In 2012, Kurt Bills, a Republican legislator and then-U.S. Senate candidate, had one campaign line that he recycled frequently. "There are two areas that are booming right now in the United States," Bills told MinnPost. "Washington D.C. and North Dakota. And isn’t [it] interesting that Washington D.C.’s booming because of borrowed and printed money and North Dakota’s booming because of real economic growth."
That rhetoric didn't exactly catch on with Minnesotans: Bills lost to DFL U.S. Sen. Amy Klobuchar by 35 percent.
But the next year, Republicans were at it again. When Dayton and his newly won DFL majorities enacted big tax increases on the rich, as he'd wanted all along, conservatives expressed fear that all our jobs were about to move to the Peace Garden State.
"North Dakota already is putting up billboards in our state, encouraging businesses to hop the border to take advantage of a better business climate," wrote Rep. Linda Runbeck, R-Cirlce Pines, in a letter to constituents in May of 2013.
"Just to our west," wrote Rep. Bud Nornes, R-Fergus Falls, "North Dakota is renting space on Minnesota billboards, touting itself as 'open for business' in attempt to lure our companies across the river."
And here's Rep. Tom Hackbarth, R-Cedar, in a letter to the folks he represents. "North Dakota is already is putting up billboards in our state, encouraging businesses to hop the border to take advantage of a better business climate."
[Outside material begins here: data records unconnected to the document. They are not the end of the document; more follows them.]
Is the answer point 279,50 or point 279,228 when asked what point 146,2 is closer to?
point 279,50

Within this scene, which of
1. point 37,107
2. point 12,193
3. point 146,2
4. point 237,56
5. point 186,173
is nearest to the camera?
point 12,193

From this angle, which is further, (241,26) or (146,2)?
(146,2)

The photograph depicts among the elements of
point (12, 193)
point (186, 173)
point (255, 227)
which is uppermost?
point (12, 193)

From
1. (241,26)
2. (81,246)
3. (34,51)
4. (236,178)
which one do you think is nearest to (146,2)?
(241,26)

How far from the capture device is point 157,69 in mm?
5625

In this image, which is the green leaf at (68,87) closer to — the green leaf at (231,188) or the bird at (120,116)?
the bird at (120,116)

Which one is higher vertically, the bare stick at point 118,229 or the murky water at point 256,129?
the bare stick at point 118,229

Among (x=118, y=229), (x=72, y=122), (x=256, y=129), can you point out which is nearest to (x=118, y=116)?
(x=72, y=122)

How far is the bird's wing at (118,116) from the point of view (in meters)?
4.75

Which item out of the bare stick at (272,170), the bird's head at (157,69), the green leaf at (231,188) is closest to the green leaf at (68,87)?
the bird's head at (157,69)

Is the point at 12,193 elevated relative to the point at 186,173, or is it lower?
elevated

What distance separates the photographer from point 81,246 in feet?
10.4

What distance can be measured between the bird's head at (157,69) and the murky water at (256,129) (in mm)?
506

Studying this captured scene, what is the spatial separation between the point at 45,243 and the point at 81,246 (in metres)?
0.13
Come to think of it, those might say as much about the laziness of politicians writing letters to their constituents as it does bad ideas about tax rates. But the line of argument didn't go away. In a 2014 appearance on TPT Almanac, Republican candidate for governor Jeff Johnson was asked if he really thought Minnesota should look to Wisconsin, and Gov. Scott Walker, for business-friendly economic policies. He did, but that wasn't the only place a Johnson administration would seek inspiration.
"I’ll also look west.," Johnson said. "I’ll go all Jack Dalrymple on Minnesota, because North Dakota’s doing really well. Because I think they understand that government getting out of the way of things as much as possible is actually a positive thing for the economy.”
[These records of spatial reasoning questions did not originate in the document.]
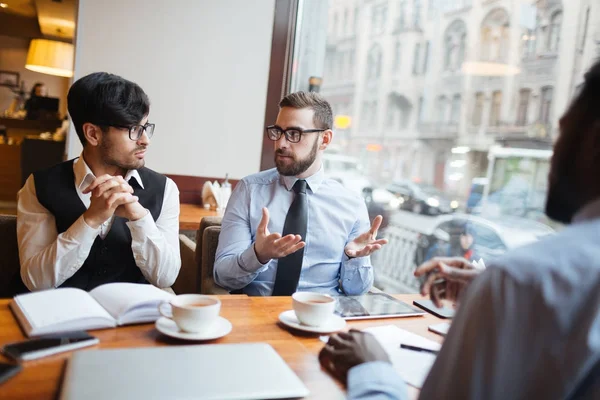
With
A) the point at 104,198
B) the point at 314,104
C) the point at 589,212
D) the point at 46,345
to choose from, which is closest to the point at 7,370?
the point at 46,345

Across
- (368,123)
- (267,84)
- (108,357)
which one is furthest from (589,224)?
(267,84)

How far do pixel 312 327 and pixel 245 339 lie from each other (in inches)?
6.9

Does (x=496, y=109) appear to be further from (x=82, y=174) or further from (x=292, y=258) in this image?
(x=82, y=174)

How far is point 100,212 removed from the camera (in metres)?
1.53

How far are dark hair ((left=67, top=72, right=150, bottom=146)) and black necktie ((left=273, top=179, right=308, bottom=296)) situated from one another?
2.16ft

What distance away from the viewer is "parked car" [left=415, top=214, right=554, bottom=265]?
2236 mm

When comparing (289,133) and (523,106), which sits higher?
(523,106)

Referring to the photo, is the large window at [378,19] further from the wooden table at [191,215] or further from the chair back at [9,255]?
Result: the chair back at [9,255]

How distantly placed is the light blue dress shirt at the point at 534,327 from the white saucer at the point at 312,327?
0.60m

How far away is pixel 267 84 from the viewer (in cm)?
372

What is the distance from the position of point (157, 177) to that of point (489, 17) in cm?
188

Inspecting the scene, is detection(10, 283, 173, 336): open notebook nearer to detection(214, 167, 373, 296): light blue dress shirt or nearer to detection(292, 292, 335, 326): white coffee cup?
detection(292, 292, 335, 326): white coffee cup

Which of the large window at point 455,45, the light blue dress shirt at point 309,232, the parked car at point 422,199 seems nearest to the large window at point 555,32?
the large window at point 455,45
These days, "going all Jack Dalrymple" on the Minnesota economy means writing a letter to every state agency, begging them to come up with a combined $500 million so your state doesn't fall into debt.
If only we'd listened, and slashed the taxes, and cut regulations, maybe Minnesota wouldn't be in the economic position it's in now: A 3.5 percent unemployment rate and a $1 billion surplus.
Maybe then we'd finally get around to sound, long-term economic development... by getting out our shovels, heading into our backyards, and hoping one of us strikes it rich.